Il presidente Usa Donald Trump e quello russo Vladimir Putin in un incontro a latere del G20 di Amburgo. SAUL LOEB/AFP/Getty Images
Da oramai vent’anni l’apparente crisi dell’unipolarismo euro-americano ha rilanciato le ambizioni delle potenze regionali.
La Russia, che con Putin è tornata protagonista nello scenario globale dopo oltre un decennio di guai e umiliazioni, è stato il Paese che ha coltivato, e continua a coltivare, i disegni egemonici più forti, ispirati a sentimenti revanchisti.
L’andamento estremamente favorevole dei prezzi delle materie prime energetiche nel corso degli ultimi venti anni ha messo a disposizione del Cremlino le risorse per riaffermare l’egemonia russa su ampie porzioni di quello che fino a trent’anni fa era l’impero sovietico, innescando una reazione ambivalente nel blocco occidentale.
Mentre l’establishment liberal ha iniziato a convincersi della necessità di una transizione verso un ordine multipolare, gli ambienti conservatori hanno iniziato a sviluppare dottrine del contenimento verso le potenze regionali più minacciose: Russia, Cina, Iran.

- Sezione dati -

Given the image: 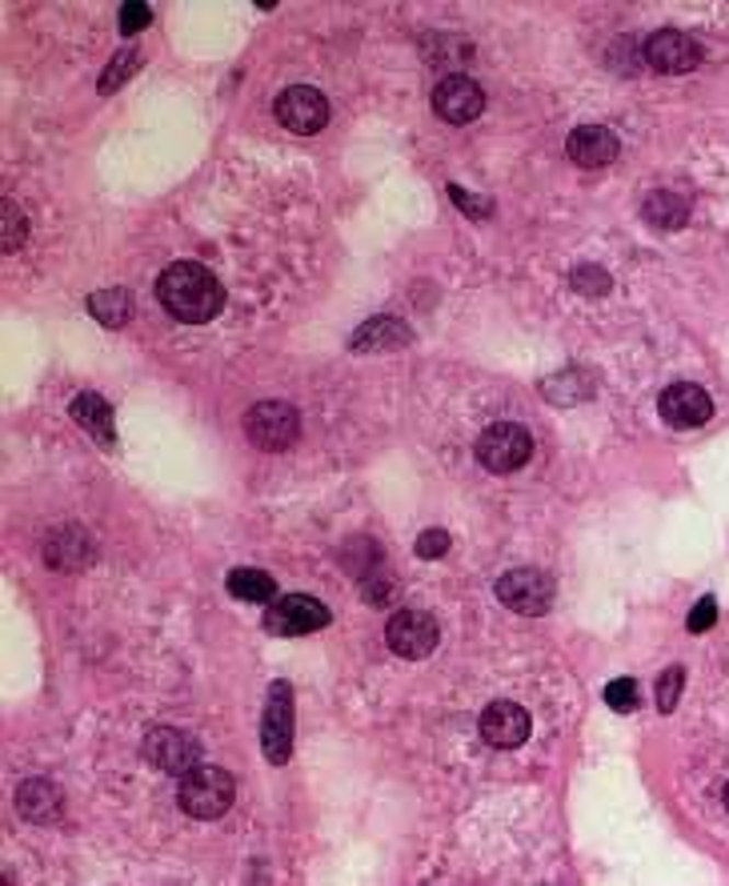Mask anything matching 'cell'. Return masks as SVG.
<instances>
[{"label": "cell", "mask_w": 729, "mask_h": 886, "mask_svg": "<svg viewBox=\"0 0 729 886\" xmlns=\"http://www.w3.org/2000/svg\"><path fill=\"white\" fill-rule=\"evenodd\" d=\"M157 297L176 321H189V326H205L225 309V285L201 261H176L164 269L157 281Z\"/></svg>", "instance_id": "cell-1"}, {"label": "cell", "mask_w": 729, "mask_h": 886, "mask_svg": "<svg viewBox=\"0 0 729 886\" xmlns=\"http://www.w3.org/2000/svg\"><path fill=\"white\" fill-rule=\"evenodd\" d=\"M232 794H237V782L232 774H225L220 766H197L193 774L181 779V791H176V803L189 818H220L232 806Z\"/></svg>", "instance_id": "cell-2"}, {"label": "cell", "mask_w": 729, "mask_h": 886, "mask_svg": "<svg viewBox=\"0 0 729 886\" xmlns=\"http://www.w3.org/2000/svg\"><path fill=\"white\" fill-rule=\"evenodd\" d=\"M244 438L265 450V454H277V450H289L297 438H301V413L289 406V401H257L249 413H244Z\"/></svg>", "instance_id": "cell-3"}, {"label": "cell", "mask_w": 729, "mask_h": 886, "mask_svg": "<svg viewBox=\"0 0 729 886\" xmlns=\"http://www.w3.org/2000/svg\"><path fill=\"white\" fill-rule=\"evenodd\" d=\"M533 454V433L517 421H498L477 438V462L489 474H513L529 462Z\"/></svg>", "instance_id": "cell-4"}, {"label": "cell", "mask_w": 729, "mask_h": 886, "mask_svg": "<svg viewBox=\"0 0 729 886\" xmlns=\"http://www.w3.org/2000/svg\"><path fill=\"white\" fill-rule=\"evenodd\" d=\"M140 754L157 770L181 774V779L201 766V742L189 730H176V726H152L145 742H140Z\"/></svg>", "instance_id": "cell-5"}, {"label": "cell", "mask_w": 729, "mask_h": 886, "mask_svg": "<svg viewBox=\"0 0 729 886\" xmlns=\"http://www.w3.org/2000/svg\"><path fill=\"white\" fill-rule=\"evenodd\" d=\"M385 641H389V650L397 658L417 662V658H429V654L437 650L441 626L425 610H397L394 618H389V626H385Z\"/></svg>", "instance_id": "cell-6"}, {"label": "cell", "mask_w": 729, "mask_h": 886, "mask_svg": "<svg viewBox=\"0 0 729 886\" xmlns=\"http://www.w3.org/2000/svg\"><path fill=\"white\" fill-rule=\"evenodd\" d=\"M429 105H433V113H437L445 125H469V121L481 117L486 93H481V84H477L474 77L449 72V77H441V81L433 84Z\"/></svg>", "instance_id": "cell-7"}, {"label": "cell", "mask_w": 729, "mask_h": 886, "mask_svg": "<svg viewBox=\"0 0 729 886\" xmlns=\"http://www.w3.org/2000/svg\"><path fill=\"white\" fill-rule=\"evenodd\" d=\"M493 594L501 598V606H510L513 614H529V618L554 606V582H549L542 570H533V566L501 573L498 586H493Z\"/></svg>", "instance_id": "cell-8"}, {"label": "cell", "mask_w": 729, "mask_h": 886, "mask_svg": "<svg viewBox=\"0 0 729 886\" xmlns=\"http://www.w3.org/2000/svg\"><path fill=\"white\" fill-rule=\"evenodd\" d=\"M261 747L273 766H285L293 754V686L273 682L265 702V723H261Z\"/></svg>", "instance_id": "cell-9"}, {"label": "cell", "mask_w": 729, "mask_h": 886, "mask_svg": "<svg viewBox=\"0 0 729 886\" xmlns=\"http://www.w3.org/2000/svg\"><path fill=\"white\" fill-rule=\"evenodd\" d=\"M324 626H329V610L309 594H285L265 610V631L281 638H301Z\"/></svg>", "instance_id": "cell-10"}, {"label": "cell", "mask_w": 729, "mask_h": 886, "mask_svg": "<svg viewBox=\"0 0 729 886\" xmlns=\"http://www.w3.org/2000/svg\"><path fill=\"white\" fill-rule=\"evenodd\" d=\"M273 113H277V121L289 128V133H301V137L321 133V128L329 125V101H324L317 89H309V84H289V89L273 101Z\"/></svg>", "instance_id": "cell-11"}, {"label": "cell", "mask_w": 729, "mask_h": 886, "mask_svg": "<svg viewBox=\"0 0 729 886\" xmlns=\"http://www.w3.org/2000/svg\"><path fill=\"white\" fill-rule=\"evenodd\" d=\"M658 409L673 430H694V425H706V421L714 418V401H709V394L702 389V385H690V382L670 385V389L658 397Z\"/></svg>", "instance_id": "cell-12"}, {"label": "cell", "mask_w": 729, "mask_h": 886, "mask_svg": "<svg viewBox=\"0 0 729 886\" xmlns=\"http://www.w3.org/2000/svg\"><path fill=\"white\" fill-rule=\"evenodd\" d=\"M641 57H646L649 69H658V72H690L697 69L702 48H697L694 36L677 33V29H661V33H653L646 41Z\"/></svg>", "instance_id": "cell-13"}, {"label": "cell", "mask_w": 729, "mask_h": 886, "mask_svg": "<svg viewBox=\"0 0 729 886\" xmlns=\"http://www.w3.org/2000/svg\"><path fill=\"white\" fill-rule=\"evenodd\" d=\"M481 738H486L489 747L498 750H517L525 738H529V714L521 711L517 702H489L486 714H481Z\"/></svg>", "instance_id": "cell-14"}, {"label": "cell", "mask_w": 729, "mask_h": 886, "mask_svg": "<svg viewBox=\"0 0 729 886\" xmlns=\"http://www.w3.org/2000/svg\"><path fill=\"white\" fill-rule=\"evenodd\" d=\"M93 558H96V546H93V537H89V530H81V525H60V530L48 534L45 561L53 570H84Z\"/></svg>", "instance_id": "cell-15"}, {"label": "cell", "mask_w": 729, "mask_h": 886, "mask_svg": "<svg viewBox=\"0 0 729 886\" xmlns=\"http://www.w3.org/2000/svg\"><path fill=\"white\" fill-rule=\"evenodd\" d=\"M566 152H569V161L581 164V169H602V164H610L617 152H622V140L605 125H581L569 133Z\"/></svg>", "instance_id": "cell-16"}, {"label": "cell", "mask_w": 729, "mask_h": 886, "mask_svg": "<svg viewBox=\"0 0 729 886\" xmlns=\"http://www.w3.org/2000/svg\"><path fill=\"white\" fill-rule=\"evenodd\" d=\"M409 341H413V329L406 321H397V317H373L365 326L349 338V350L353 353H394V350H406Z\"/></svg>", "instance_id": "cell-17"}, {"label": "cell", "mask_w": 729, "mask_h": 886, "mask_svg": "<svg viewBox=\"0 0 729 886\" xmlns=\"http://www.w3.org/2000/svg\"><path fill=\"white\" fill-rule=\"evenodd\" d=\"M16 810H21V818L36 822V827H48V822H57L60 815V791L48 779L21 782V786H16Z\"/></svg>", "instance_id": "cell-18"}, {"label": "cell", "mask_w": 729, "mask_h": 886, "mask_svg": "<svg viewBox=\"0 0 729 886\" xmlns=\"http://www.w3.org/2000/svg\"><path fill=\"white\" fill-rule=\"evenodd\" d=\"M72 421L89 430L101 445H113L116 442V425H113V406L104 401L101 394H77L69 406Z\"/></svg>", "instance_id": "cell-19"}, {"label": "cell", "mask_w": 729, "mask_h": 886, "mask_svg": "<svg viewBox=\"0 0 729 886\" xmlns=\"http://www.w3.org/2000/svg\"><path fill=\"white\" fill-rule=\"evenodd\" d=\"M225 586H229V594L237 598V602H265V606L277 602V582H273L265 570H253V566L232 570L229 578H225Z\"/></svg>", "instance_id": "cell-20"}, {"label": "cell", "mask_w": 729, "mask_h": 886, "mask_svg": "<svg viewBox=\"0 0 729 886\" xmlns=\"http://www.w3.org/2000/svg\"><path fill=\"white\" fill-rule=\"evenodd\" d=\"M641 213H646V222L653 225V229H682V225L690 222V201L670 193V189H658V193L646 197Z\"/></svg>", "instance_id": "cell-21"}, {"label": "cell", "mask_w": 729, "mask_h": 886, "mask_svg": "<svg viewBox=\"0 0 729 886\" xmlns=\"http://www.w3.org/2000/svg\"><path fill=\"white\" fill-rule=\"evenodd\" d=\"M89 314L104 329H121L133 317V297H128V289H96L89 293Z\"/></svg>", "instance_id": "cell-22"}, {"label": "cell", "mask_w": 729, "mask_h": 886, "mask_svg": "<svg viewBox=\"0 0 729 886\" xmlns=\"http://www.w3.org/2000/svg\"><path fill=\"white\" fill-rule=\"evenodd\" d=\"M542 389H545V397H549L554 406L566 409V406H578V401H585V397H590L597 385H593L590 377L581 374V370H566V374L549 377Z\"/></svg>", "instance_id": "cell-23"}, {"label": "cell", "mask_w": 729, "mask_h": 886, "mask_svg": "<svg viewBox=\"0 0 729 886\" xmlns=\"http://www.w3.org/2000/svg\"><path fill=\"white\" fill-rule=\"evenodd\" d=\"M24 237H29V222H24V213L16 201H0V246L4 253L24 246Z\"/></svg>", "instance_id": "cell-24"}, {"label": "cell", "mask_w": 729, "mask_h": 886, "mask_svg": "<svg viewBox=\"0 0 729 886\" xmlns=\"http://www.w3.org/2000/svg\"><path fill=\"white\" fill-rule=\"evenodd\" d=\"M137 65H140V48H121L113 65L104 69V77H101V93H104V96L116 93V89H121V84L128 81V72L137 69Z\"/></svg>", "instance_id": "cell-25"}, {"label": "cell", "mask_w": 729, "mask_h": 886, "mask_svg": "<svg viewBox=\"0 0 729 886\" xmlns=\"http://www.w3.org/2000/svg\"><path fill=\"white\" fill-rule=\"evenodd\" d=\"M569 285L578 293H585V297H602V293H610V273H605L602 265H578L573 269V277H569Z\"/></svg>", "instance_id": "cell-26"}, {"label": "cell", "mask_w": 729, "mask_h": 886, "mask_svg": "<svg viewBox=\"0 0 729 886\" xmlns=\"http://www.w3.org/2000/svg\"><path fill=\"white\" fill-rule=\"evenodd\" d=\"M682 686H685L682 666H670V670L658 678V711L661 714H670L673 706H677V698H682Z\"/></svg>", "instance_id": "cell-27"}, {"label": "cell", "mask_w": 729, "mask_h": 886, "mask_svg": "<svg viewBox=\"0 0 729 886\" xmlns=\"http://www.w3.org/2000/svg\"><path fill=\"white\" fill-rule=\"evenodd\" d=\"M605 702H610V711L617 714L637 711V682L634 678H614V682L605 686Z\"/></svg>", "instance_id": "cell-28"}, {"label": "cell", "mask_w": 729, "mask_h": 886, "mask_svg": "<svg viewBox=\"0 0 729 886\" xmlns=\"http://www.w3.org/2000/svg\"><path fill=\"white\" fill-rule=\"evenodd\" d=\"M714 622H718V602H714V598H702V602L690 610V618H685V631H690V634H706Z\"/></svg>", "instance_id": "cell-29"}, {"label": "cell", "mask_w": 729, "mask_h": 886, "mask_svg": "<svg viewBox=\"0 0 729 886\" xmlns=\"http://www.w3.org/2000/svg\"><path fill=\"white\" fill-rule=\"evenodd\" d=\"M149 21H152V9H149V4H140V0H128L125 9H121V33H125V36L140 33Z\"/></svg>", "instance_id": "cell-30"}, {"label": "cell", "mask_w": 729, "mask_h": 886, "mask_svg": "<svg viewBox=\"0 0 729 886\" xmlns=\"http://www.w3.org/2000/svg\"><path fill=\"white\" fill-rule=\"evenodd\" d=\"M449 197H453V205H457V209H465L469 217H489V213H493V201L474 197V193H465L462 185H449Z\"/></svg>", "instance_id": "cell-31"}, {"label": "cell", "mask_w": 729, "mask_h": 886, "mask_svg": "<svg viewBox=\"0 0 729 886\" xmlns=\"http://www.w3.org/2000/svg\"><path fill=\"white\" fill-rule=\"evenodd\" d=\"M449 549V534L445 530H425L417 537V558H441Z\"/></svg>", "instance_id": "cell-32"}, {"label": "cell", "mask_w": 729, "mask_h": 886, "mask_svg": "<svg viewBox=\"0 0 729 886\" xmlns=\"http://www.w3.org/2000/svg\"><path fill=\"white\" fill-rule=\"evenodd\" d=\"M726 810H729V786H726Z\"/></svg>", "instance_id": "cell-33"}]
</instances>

- Cosa fare -
Per favore, riscrivi in forma più breve il paragrafo dell'estratto sulla Russia che comincia con «L’andamento estremamente favorevole», conservandone i fatti principali.

- Risultato -
Negli ultimi vent’anni i prezzi molto favorevoli delle materie prime energetiche hanno dato al Cremlino le risorse per riaffermare l’egemonia russa su ampie parti dell’ex impero sovietico. In Occidente questo ha provocato una reazione ambivalente.